Last week i slipped and fell in the bathtub while taking shower, had a few bruises and cuts on the shin and knee, and broke the bathtub as a result (because i landed in the bathtub on my knee). i've since informed my landlord via the managing agent and was told the following:

"The bath will have to be replaced with a 'like for like' bath, to the best of our ability, but unfortunately as the tenant, the liability for the cost of replacement lies with you."

i then did a quick research on how much it will cost roughly, and to my dismay it's gonna cost a bomb to get the tub repair as it may entail tiling works (basically can cost more than a grand, which is twice my deposit!)

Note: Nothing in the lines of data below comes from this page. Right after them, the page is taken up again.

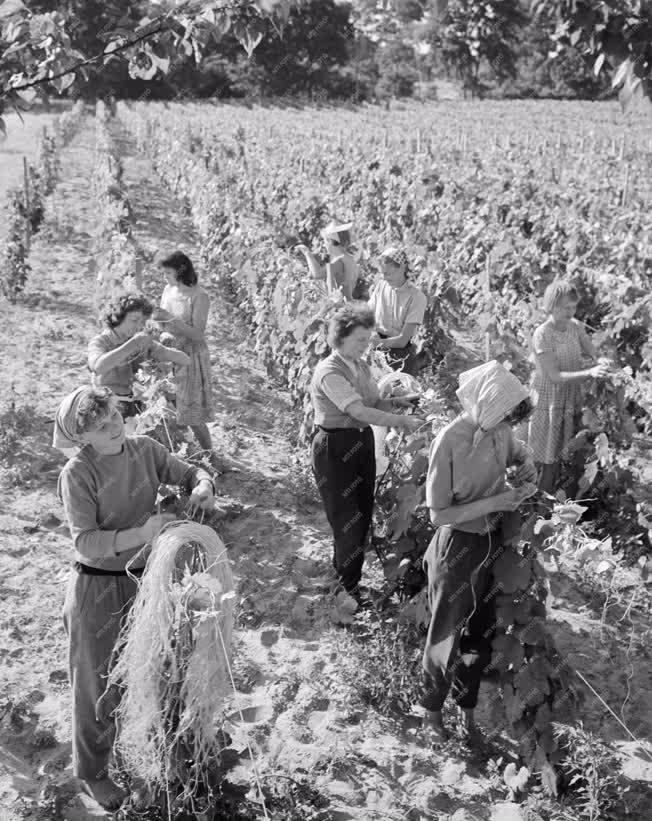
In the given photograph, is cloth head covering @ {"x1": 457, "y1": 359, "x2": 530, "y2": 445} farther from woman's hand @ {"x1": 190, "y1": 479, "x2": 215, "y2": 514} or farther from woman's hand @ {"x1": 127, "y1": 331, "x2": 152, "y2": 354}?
woman's hand @ {"x1": 127, "y1": 331, "x2": 152, "y2": 354}

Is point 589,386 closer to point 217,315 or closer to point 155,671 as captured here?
point 155,671

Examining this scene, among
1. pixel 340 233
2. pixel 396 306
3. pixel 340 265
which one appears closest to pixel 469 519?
pixel 396 306

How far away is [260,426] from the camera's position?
6645mm

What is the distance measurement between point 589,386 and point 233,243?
5.38m

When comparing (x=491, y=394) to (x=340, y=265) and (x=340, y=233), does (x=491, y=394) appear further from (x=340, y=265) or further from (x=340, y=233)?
(x=340, y=233)

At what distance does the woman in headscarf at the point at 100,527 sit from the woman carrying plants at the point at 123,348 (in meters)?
1.51

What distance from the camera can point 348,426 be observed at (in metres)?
3.79

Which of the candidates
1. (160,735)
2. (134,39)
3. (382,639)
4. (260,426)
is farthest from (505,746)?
(260,426)

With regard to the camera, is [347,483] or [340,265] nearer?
[347,483]

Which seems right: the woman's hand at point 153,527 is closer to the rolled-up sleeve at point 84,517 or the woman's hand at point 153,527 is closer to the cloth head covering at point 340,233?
the rolled-up sleeve at point 84,517

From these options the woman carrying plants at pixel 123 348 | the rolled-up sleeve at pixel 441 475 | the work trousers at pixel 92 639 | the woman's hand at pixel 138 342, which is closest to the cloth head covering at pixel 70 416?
the work trousers at pixel 92 639

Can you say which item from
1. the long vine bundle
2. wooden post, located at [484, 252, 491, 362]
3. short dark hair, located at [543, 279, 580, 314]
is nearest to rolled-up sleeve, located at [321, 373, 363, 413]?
the long vine bundle

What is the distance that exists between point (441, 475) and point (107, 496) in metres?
1.15

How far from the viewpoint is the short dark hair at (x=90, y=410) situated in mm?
2602
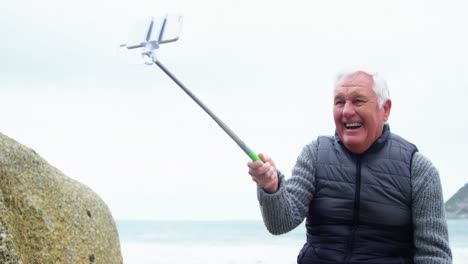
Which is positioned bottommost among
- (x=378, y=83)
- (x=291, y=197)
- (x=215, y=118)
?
(x=291, y=197)

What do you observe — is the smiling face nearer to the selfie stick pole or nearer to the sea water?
the selfie stick pole

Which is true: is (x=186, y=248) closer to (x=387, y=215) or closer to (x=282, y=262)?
Result: (x=282, y=262)

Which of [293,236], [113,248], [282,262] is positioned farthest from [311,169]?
[293,236]

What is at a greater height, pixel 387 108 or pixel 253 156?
pixel 387 108

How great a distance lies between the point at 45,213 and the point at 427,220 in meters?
2.59

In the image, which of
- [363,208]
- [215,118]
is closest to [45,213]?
[215,118]

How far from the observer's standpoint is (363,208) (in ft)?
8.60

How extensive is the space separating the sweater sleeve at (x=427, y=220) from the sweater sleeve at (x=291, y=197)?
0.44 metres

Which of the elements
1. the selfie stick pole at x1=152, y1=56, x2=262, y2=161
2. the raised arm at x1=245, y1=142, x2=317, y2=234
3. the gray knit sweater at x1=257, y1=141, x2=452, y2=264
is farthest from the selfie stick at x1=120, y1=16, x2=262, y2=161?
the gray knit sweater at x1=257, y1=141, x2=452, y2=264

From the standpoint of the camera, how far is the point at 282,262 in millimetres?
17594

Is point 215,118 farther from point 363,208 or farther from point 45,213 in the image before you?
point 45,213

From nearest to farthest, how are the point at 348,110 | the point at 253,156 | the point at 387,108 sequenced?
the point at 253,156 → the point at 348,110 → the point at 387,108

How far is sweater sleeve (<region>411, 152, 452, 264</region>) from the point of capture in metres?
2.64

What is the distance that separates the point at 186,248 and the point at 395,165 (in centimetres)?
2097
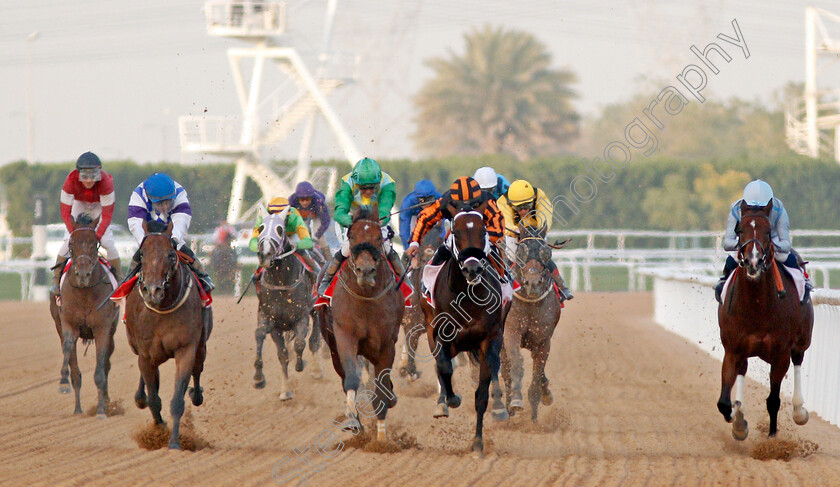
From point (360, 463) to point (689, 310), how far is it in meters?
10.1

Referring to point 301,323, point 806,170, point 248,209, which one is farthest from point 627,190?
point 301,323

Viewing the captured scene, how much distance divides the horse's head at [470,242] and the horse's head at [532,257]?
1249mm

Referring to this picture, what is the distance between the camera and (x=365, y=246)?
24.2 ft

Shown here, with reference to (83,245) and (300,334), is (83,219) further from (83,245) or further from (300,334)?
(300,334)

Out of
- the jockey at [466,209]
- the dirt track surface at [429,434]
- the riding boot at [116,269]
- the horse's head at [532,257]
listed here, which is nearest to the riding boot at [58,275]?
the riding boot at [116,269]

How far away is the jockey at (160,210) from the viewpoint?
7969 mm

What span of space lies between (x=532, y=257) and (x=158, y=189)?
3.04 metres

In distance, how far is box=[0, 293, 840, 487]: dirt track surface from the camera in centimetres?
666

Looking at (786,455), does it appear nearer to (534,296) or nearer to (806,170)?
(534,296)

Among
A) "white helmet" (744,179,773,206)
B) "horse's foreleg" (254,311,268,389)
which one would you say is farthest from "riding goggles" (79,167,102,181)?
"white helmet" (744,179,773,206)

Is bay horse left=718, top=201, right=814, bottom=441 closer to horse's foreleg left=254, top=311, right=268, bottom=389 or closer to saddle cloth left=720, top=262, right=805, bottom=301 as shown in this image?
saddle cloth left=720, top=262, right=805, bottom=301

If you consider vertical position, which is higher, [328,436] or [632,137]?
[632,137]

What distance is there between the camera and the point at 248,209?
115ft

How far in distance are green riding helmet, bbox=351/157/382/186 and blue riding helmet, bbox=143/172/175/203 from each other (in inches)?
55.6
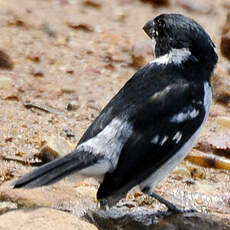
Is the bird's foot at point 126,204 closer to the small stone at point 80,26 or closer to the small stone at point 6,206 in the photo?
the small stone at point 6,206

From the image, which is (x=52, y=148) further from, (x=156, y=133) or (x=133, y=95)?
(x=156, y=133)

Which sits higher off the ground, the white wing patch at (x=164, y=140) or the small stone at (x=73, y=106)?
the white wing patch at (x=164, y=140)

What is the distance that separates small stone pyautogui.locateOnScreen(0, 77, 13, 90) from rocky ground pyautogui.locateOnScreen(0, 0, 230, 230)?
0.4 inches

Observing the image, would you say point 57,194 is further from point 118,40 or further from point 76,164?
point 118,40

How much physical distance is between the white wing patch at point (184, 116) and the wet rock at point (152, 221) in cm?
61

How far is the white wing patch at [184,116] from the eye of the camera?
4.68 m

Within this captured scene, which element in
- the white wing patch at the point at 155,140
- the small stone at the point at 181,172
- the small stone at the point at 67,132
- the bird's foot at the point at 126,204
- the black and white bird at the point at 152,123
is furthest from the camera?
the small stone at the point at 67,132

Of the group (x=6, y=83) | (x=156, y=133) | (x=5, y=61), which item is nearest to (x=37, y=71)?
(x=5, y=61)

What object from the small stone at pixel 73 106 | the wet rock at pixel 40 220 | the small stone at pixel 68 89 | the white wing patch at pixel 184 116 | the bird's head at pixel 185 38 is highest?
the bird's head at pixel 185 38

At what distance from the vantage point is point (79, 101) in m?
6.30

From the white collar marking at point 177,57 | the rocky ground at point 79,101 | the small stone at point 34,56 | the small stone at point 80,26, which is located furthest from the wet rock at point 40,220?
the small stone at point 80,26

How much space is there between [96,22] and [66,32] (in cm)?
43

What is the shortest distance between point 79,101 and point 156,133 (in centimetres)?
185

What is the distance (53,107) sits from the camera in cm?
613
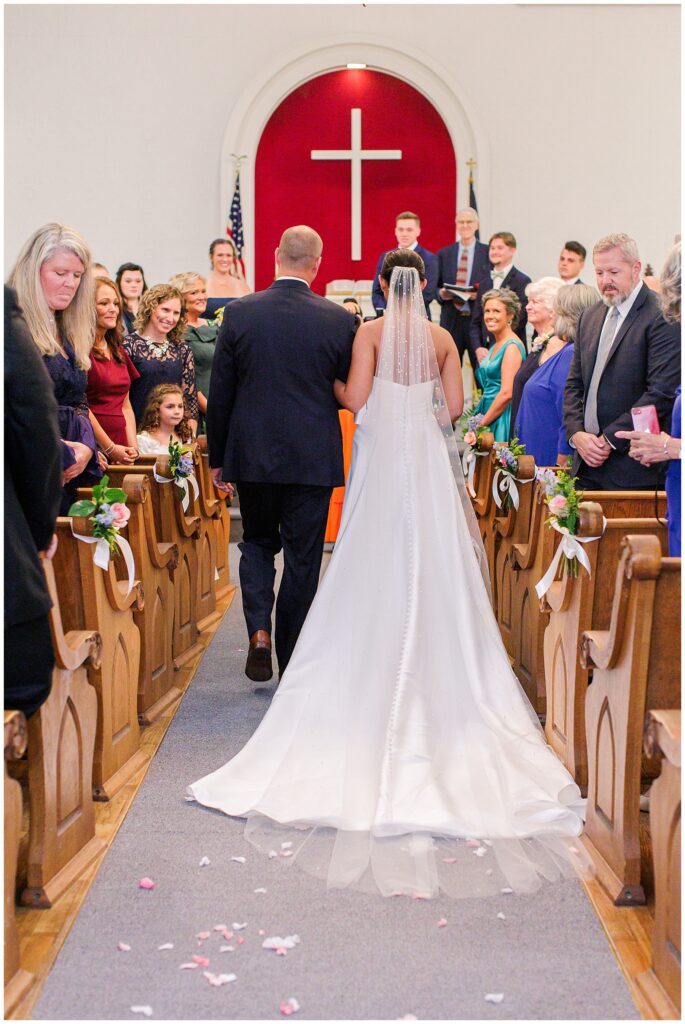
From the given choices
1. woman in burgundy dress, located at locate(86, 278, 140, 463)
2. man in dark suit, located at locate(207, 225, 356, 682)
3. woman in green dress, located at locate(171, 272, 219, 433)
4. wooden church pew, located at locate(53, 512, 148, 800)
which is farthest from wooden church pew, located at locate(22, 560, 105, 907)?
woman in green dress, located at locate(171, 272, 219, 433)

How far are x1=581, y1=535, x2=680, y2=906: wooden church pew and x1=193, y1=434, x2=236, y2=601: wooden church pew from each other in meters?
3.60

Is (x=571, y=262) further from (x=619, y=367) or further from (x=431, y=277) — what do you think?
(x=619, y=367)

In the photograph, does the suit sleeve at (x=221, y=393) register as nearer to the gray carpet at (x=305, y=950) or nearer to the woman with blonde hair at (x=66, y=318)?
the woman with blonde hair at (x=66, y=318)

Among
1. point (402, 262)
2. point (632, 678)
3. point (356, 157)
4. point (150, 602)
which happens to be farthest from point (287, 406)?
point (356, 157)

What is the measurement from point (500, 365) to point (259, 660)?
2930 mm

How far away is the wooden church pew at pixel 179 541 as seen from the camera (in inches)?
194

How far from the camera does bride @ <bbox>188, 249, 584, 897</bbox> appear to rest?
311cm

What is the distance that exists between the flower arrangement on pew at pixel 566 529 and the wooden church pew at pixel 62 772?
146 cm

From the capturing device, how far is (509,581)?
5.00 m

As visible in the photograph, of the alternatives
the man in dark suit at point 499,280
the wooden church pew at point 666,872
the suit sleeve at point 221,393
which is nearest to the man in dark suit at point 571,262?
the man in dark suit at point 499,280

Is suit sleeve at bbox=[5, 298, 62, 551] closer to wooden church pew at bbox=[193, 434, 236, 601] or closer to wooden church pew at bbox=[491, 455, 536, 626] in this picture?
wooden church pew at bbox=[491, 455, 536, 626]

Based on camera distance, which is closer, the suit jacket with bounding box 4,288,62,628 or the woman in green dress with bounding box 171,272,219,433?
the suit jacket with bounding box 4,288,62,628

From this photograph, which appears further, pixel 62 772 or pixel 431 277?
pixel 431 277

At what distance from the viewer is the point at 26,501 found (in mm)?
2488
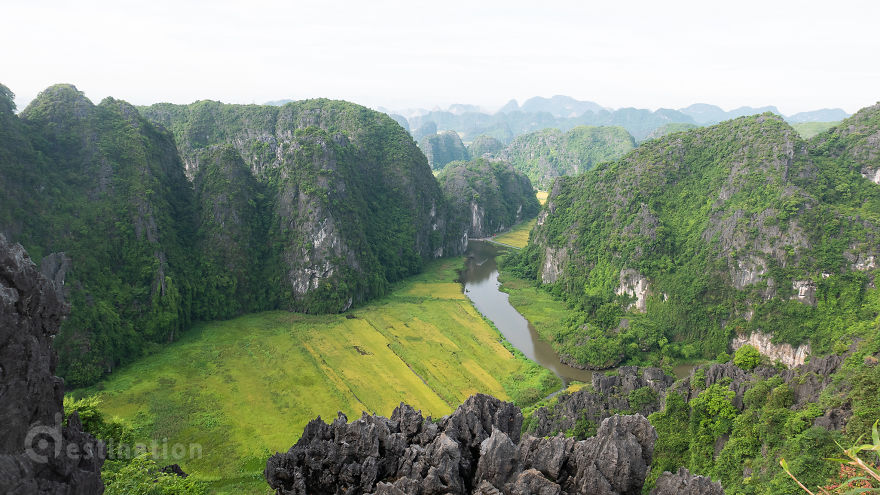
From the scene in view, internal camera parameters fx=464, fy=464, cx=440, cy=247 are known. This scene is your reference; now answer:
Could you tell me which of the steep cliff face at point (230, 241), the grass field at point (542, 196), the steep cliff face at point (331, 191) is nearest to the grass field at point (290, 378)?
the steep cliff face at point (230, 241)

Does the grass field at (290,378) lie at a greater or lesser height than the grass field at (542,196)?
lesser

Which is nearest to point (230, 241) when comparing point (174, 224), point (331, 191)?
point (174, 224)

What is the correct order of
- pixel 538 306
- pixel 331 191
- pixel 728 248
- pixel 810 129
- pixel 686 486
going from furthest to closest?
pixel 810 129 → pixel 331 191 → pixel 538 306 → pixel 728 248 → pixel 686 486

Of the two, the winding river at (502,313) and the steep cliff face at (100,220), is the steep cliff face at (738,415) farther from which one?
the steep cliff face at (100,220)

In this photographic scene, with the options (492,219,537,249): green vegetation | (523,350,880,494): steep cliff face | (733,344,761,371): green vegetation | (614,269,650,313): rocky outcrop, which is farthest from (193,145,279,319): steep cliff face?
(492,219,537,249): green vegetation

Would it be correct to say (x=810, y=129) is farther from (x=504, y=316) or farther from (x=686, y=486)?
(x=686, y=486)
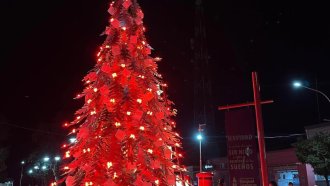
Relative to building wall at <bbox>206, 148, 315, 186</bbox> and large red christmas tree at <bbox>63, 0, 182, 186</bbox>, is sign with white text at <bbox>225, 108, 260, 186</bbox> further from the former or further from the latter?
building wall at <bbox>206, 148, 315, 186</bbox>

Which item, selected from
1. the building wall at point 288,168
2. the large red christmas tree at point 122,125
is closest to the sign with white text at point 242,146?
the large red christmas tree at point 122,125

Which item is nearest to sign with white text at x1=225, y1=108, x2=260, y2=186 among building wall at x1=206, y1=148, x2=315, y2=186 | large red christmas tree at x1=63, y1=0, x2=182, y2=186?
large red christmas tree at x1=63, y1=0, x2=182, y2=186

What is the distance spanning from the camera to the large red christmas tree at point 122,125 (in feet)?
16.9

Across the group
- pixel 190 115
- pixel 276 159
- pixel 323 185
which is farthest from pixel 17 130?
pixel 323 185

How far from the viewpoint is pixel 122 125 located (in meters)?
5.33

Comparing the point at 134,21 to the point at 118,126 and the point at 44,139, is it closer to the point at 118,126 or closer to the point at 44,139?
the point at 118,126

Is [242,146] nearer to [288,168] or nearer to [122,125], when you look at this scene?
[122,125]

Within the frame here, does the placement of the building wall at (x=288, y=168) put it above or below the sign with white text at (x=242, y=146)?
above

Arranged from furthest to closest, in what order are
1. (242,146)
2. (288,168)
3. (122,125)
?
(288,168) → (242,146) → (122,125)

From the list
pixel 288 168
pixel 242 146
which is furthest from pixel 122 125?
pixel 288 168

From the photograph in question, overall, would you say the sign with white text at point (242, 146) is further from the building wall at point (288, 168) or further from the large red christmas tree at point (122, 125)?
the building wall at point (288, 168)

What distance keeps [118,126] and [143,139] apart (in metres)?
0.41

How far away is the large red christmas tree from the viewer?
16.9 feet

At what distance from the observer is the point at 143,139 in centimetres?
531
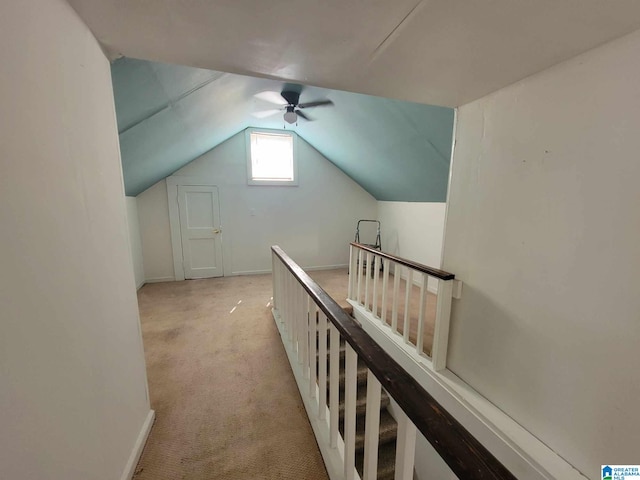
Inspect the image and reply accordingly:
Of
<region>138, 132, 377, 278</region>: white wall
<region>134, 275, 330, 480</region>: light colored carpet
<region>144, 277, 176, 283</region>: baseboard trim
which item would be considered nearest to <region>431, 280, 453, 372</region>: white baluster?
<region>134, 275, 330, 480</region>: light colored carpet

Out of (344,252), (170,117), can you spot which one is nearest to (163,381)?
(170,117)

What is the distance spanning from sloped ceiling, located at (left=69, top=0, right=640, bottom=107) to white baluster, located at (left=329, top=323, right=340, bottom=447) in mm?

Would appreciate if anyone can advise the following:

1. If i'm responsible for the full repair cost, even when my injury and the damage could have been prevented should the bathtub be of "better quality" (for my frail frame of 70kg my colleagues were amazed how fragile the tub was upon hearing my mishap).

2. Do i have the right to choose the contractor for the repair work? The managing agent has their contractor, but say if i can find one who is cheaper, can i actually request for that?

3. Is this kind of repair covered in the building insurance?

Any advise is much appreciated, consider the current economy climate...

Many thanks!

Another thought, do you have accidental damage cover with your contents insurance? If so it is worth a ring to see whether the repairs to the bath would be covered under it.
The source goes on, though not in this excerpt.